俺の心の内側と、それをざわめかせる外野ども

 気を取り直しておにぎり作りは普段通り進む。

 竹皮の包み、水筒、飲用水と、それ以外の準備も着々と順調に進み、いつもと変わりなく棚に並べられる。


「おぉ?! アレが噂のスライム商人か!」


 少し離れたところから聞こえる声は、通りがかりの冒険者のもの。

 それにしても、スライム商人はないだろう。

 別にスライムを販売してるわけじゃない。

 呼び方にはもう少し……。

 まぁ、店の名前を決めてるわけでもないし……そう呼ばれても仕方がないか。

 名前よりもライムの動きがとにかくあざとい。

 荷車のすぐそばで冒険者達の関心を引くようにうにうに、ぷにぷにと体を動かしている。

 そう呼ばれても仕方がないか。


「噂しか聞いてなかったから嘘だと思ってたけど……ほんとにあったのね……」


 何度も足を運んでくれる客なんて、俺からしても稀だからなぁ。


「で、噂通りってことは……この辺りに魔物が来るのか? いや、行動範囲外って聞いたから、少し移動しなきゃならないか。どっち方面だろ?」


 噂になってるのは知ってたけど、それで行列ができる店って……人気店みたいなもんだよな。

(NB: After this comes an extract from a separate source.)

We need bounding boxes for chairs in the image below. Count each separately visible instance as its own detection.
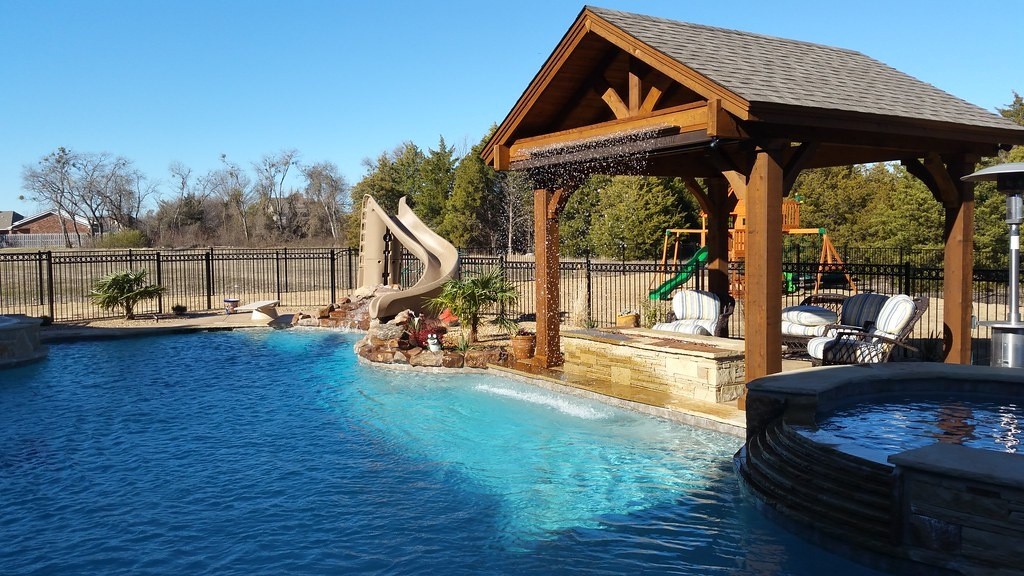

 ラーメン屋さんとか、あるいは噂の品物の発売日だと店の前にずらっと……あれ?


「俺達が最初の客ってことか? ラッキーだぜ! おにぎりの種類も選び放題だもんな!」


 おい、ちょっと待て。

 ということは……。


「お、おい。マジで早く選ばねぇと、先越されちまうぞ?」

「何がよ……あ」


 うん、ここに来そうな気配が増えてきた。


「時間かけてる場合じゃねぇな。おい、マーニャ! スライムと遊んでんじゃねぇ! 先に取られちまうぞ!」

「え? あ、それはまずい! 筋子とお茶のセットあるかしら?」


 最初の客のこいつらは、俺達を見つけるとゆっくり歩いてきた。

 けど……ほら、走ってくる奴がどんどん増えてくる。


「ヨウミ! 客が一気に加速して増えるぞ! ボヤボヤすんな!」

「う、うん! 分かった!」


 そういえば、こいつらが険しい顔を見せるのは、他の客に対してだけ。

 俺の方にはそんな顔を向けた客はいなかったな。

 またも心に何かが引っ掛かる。

 けれど今はそれどころじゃない。


「そっちは水とのセットで……シャケ? そっちはしば漬け? はいよ、ちょっと待ってて!」

「はい、えっと全部で六百円です! 次のお客さんはー? あ、はい、こちら五名様ですねー? えっと……」


 ライムはムニムニ動いているが、ただ遊んでるだけじゃない。

 上手く移動して、なるべく順番を守らせるように誘導させている。


 そうだ。

 今は、与えられたものだろうが自分が作り出した者だろうが、自分の役目を果たすことに集中だ。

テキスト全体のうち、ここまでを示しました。